Questions and Answers

What is the general form of a quadratic equation?

$$ax^2 + bx + c = 0$$ (correct)

$$2ax^3 - 3bx^2 + c = 0$$

$$x^2 + 1 = 0$$

$$ax + bx^2 = c$$

What does the quadratic formula provide for a quadratic equation?

Graph coordinates

Roots or solutions (correct)

Exponent values

Coefficient values

What type of function has a quadratic equation as its equation?

Exponential function

Quadratic function (correct)

Trigonometric function

Linear function

What does the leading coefficient determine about a quadratic function?

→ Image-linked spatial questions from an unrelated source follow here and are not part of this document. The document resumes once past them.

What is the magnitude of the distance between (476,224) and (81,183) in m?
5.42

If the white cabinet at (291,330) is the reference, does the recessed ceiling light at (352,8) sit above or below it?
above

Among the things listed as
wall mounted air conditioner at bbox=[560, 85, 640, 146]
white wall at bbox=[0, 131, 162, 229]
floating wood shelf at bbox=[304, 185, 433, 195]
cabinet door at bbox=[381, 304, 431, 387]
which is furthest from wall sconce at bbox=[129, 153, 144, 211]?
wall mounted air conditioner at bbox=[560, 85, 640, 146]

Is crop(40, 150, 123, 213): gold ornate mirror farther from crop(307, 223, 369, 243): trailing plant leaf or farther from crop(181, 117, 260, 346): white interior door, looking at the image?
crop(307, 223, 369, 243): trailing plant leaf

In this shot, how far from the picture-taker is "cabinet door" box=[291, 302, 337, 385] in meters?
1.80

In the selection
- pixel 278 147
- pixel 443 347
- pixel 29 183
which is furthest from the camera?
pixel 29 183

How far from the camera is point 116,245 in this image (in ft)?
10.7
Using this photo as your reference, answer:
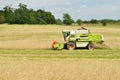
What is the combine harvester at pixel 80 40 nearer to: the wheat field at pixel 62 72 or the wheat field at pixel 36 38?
the wheat field at pixel 36 38

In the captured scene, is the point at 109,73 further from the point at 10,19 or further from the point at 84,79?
the point at 10,19

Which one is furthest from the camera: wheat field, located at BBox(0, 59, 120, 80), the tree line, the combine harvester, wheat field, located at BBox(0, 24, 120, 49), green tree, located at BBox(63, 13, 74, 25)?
green tree, located at BBox(63, 13, 74, 25)

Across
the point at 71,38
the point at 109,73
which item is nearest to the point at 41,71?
the point at 109,73

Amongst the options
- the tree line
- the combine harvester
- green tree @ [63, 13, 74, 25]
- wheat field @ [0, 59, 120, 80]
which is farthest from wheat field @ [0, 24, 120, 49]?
green tree @ [63, 13, 74, 25]

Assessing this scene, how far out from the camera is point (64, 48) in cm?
2250

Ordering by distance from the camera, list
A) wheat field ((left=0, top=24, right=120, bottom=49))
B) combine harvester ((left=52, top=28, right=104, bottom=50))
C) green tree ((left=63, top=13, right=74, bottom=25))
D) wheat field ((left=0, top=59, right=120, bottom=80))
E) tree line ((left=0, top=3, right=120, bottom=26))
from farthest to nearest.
A: green tree ((left=63, top=13, right=74, bottom=25))
tree line ((left=0, top=3, right=120, bottom=26))
wheat field ((left=0, top=24, right=120, bottom=49))
combine harvester ((left=52, top=28, right=104, bottom=50))
wheat field ((left=0, top=59, right=120, bottom=80))

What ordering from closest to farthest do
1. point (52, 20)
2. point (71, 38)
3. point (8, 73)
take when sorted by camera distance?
point (8, 73) → point (71, 38) → point (52, 20)

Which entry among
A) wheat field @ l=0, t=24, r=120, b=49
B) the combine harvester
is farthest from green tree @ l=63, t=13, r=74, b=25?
the combine harvester

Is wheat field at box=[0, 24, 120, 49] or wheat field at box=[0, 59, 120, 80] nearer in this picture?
wheat field at box=[0, 59, 120, 80]

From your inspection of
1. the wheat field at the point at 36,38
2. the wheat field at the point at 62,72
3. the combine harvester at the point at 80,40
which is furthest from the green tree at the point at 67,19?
the wheat field at the point at 62,72

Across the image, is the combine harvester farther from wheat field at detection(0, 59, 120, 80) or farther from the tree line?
the tree line

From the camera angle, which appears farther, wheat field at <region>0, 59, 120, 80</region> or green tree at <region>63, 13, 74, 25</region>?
green tree at <region>63, 13, 74, 25</region>

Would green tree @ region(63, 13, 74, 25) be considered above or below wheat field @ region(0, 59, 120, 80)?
below

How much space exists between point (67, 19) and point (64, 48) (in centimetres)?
6500
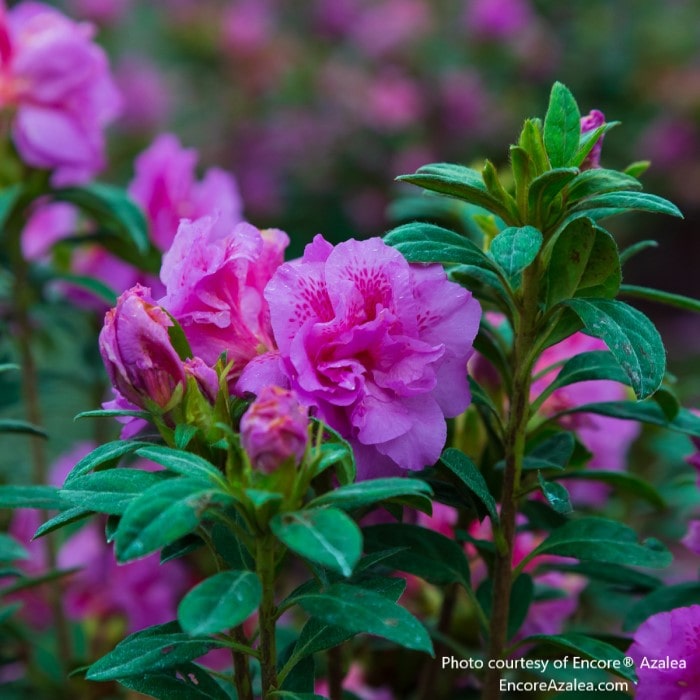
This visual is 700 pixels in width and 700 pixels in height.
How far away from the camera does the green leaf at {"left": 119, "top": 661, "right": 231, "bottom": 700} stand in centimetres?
66

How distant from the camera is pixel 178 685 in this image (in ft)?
2.22

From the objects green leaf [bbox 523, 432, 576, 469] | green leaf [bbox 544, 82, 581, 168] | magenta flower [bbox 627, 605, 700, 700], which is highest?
green leaf [bbox 544, 82, 581, 168]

Whether the parabola opens up or down

Study Notes

Quadratic Equation

A quadratic equation is a polynomial function of degree 2, which means it has at least one term with an exponent of 2. The general form of a quadratic equation is:

$$ax^2 + bx + c = 0$$

Where:

• $$a$$, $$b$$, and $$c$$ are real numbers.
• $$a$$ represents the leading coefficient, which is always positive.
• $$b$$ represents the coefficient of the linear term.
• $$c$$ represents the constant term.

Factors and Solutions

A quadratic equation can be written in the form of $$(x-p)(x-q) = (x-p)(x-q)$$, where $$p$$ and $$q$$ are the roots (or solutions). In the standard form, once the equation is written in the form $$ax^2 + bx + c = 0$$, the roots can be found using the quadratic formula:

$$x = \frac{-b \pm \sqrt{b^2 - 4ac}}{2a}$$

This formula gives two possible values for $$x$$, which are the roots of the quadratic equation.

Quadratic Functions

A quadratic function is a function that has a quadratic equation as its equation. It is a polynomial function of degree 2, which means it has a maximum or minimum point, depending on the sign of the leading coefficient. The graph of a quadratic function is a parabola, which is a symmetric shape that opens up if the leading coefficient is positive and down if the leading coefficient is negative.

Example

Consider the quadratic equation:

$$2x^2 + 3x - 4 = 0$$

Using the quadratic formula, the roots of the equation are:

$$x = \frac{-3 \pm \sqrt{(3)^2 - 4(2)(-4)}}{2(2)}$$

$$x = \frac{-3 \pm \sqrt{9 + 16}}{4}$$

$$x = \frac{-3 \pm \sqrt{25}}{4}$$

$$x = \frac{-3 \pm 5}{4}$$

So, the roots of the equation are:

$$x = \frac{-3 + 5}{4}$$

$$x = \frac{2}{4}$$

$$x = \frac{1}{2}$$

And:

$$x = \frac{-3 - 5}{4}$$

$$x = \frac{-8}{4}$$

$$x = -\frac{2}{2}$$

$$x = -1$$

These are the solutions of the quadratic equation.

Description

Test your knowledge of quadratic equations, including their general form, roots, quadratic formula, and quadratic functions. Explore how to find the roots of a quadratic equation and understand the characteristics of quadratic functions such as parabolas.